The FAT File System Part1

The FAT File System part 1 

The FAT (File Allocation Table file system has its origins in the late 1970’s. It was the file system that was used in the Microsoft MS-DOS operating system. It has been gradually improved and expanded. We know have 3 different versions of the FAT File System. FAT12,FAT16 and FAT32. The basic difference in these FAT sub types, and the reason for the names, is the size, in bits, of the entries in the actual FAT structure on the disk. There are 12 bits in a FAT12 FAT entry, 16 bits in a FAT16 FAT entry and 32 bits in a FAT32 FAT entry.


All versions of FAT have been designed for the IBM-PC with x86 architecture and therefore the data structures are in little endian.

A FAT file system is composed of 4 regions, which are setup in this order on the volume:
0 = Reserved Region
1 = FAT Region
2 = Root Directory Region (does not exist on FAT32)
3 = File and Directory Region

The first important data structure on a FAT volume is called the BPB (BIOS Parameter Block), which is located in the first sector of the volume in the Reserve Region. This sector is sometimes called the boot sector or the reserved sector or the “0th”sector.

FAT 16 was introduced with the Windows 95 Operating System and had a volume / partition limitation of 2GB. The 2GB Volume limitations was resolved with the release of the FAT32 file system.

Cluster:
This term is very fundamental for FAT. A cluster is a group of sectors on the FAT media. Only the part of the partition called the “data area” is divided into clusters. The rest of the partition is simply sectors Files and directories store their data in these clusters. The size of one cluster is specified in a structure called the Boot Record and can range from a single sector to 128 sectors.

Boot Record:
All the three flavours of FAT have a Boot Record, which is located within an area of reserved sectors. The DOS format program reserves 1 sector for FAT12 and FAT16 and usually 32 sectors for FAT32.

File Allocate Table:
The actual “File Allocation Table” structure is a relatively simple structure, as are all of the FAT structures really. The FAT is a simple array of 12-bit, 16-bit or 32-bit data elements. Usually there will be two identical copies of the FAT. There is a field in the Boot Record that specifies the number of FAT copies. With FAT12 and FAT16, MS-DOS uses only the first copy, but the other copies are kept in sync. FAT32 was enhanced to specify which FAT copy is the active one in a 4-bit value part of a “Flags” field.

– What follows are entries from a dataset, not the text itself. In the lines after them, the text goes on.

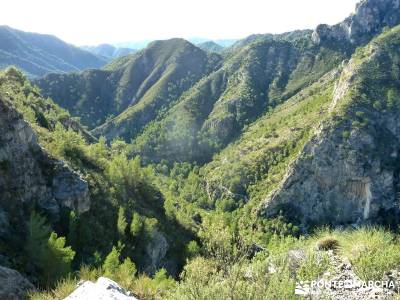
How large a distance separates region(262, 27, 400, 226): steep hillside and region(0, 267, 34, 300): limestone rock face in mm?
147856

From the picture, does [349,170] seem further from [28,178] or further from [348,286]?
[348,286]

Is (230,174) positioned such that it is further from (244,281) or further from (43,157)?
(244,281)

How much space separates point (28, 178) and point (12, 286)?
3526cm

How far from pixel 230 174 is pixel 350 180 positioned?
50921 mm

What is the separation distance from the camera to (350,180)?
160375 millimetres

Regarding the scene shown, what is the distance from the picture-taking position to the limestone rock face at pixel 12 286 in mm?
16734

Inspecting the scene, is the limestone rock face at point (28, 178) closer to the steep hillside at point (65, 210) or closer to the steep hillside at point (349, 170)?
the steep hillside at point (65, 210)

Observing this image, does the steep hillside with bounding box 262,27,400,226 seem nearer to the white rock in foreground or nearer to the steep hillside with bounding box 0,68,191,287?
the steep hillside with bounding box 0,68,191,287

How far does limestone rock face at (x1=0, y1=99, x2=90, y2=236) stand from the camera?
149 feet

Having a second copy of the FAT helps the Operating system during automated File system recovery or repair because of currutions in the FAT table as an example.

FAT32 specifications: Has 3 main regions, the Reserved Region, Fat Region and Data Region.

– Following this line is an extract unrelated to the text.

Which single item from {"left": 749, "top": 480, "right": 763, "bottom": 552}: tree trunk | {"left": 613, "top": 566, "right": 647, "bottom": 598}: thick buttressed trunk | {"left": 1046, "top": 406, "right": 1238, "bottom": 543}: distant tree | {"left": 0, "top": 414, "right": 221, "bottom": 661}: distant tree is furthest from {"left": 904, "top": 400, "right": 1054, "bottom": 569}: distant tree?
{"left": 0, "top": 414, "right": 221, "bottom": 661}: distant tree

Reserved Region: Includes the boot sector, the extended boot sector, the file system information sector and a few other reserved sectors.

FAT Region:   A map used to traverse the data region. Contains mappings from cluster locations to cluster locations.

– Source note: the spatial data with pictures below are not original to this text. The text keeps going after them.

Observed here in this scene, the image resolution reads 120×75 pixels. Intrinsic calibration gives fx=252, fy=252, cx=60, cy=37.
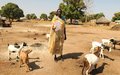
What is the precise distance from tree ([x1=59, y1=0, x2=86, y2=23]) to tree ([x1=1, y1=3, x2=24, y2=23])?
35.0m

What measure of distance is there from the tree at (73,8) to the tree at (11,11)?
115ft

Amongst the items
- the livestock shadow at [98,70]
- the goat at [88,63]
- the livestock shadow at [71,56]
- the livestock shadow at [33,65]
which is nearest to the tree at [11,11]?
the livestock shadow at [71,56]

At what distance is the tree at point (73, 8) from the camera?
70188mm

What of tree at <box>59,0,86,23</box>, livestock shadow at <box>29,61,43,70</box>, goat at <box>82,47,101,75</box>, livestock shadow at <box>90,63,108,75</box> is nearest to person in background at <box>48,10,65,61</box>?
livestock shadow at <box>29,61,43,70</box>

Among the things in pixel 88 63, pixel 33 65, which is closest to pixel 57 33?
pixel 33 65

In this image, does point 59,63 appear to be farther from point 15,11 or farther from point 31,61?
point 15,11

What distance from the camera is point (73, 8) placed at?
233 ft

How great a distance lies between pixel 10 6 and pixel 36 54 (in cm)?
9586

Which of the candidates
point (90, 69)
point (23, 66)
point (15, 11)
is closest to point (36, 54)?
point (23, 66)

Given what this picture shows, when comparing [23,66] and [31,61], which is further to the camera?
[31,61]

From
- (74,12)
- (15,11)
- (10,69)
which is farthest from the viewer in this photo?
(15,11)

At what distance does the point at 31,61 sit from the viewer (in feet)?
38.1

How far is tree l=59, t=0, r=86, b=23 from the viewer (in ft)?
230

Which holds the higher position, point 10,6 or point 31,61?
point 10,6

Data Region: Using the addresses from the FAT region contains actual file and directory data.

EOC = End of Cluster Marker: Note that the cluster number whose cluster entry in the FAT contains the EOC mark is allocated to the file and is also the last cluster allocated to the file. Microsoft operating system FAT drivers use the EOC value 0x0FFF for FAT12, 0xFFFF for FAT16, and 0x0FFFFFFF for FAT32 when they set the contents of a cluster to the EOC mark.

BAD CLUSTER Marker: There is also a special “BAD CLUSTER” mark. Any cluster that contains the “BAD CLUSTER” value in its FAT entry is a cluster that should not be placed on the free list because it is prone to disk errors. The “BAD CLUSTER” value is 0x0FF7 for FAT12, 0xFFF7 for FAT16, and 0x0FFFFFF7 for FAT32.